///2009 Abstract Details
2009 Abstract Details2019-08-03T15:55:31-05:00

Anesthetic Implications of a Parturient with Neurofibromatosis (Type 2) requiring Cesarean Section

Abstract Number: 173
Abstract Type: Case Report/Case Series

Toby C Thomas MBBS, BSc1 ; Caroline S Grange MBBS2

Introduction: Neurofibromatosis type 2 (NF2) is a rare inherited disorder characterised by a tendency to form tumors associated with nervous tissue / other organs. Although regional anesthesia (RA) has been described previously (1), pregnancy may stimulate tumor growth, thereby increasing risk of neural injury.

Case Report: A 34 year old primagravida with a history of NF2 and Crohns disease was assessed at 32 weeks gestation.

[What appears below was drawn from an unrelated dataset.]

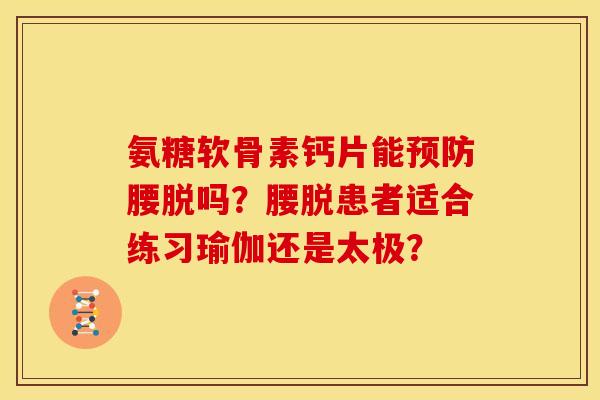 氨糖软骨素钙片能腰脱吗？腰脱患者适合练习瑜伽还是太极？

NF2 had been diagnosed 18 months earlier, following an episode of left-sided facial numbness and ptosis, and right-sided facial weakness. Bilateral acoustic schwannomas, multiple posterior fossa neuromas and several intracranial meningiomas were demonstrated by MRI. Spinal neuromas were also present at the proximal brachial plexus, in addition to a thoracic meningioma (T7), and a schwannoma of the right L5/S1 nerve root. Intracranial pressure was normal and complete resolution of symptoms occurred within 3 months of initial presentation.

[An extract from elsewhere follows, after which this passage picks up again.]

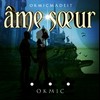 âme sœur - Okmic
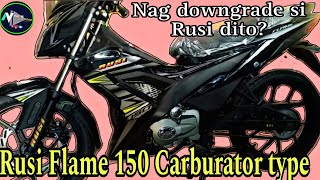 Rusi Flame 150 Carburator Type Nag downgrade si Rusi dito [upl. by Ut]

Cesarean section (CS) was planned at 38 weeks gestation due to breech presentation. Spinal anesthesia was considered but dismissed due to concerns surrounding cerebral spinal fluid drainage, given the multitude of intracranial tumors. Although epidural anesthesia may have been possible, potential risks of nerve injury (posed by the L5/S1 lesion) or accidental dural puncture were considered too great. General anesthesia was therefore chosen. Following antacid prophylaxis, anesthesia was induced with thiopentone (500mg) and succinylcholine (150mg), and maintained with isoflurane, nitrous oxide and oxygen. Surgery was uneventful and resulted in delivery of a female infant (Apgars 10, 10 at 1, 5 minutes respectively). Post-operative recovery was unremarkable. A MRI scan (8 weeks postpartum) revealed significant enlargement of the L5/S1 lesion with both extradural and intradural extension (not present on pre-natal scans).

Discussion: This case highlights the potential hazards associated with RA in parturients with NF2. Pre-natal central nervous system imaging is important to demonstrate lesions present (2). However, as tumor growth may be accelerated during pregnancy (3), imaging immediately prior to undertaking RA should be considered.

References:

1.Sakai T, Vallejo MC, Shannon KT. Int J Obstet Anesth 2005;14:332-35.

2.Hirsch NP, Murphy A, Radcliffe JJ. Br J Anaesth 2001;86:555-64.

3.Patel AK, Alexander TH et al. Laryngoscope 2008;118:1458-63.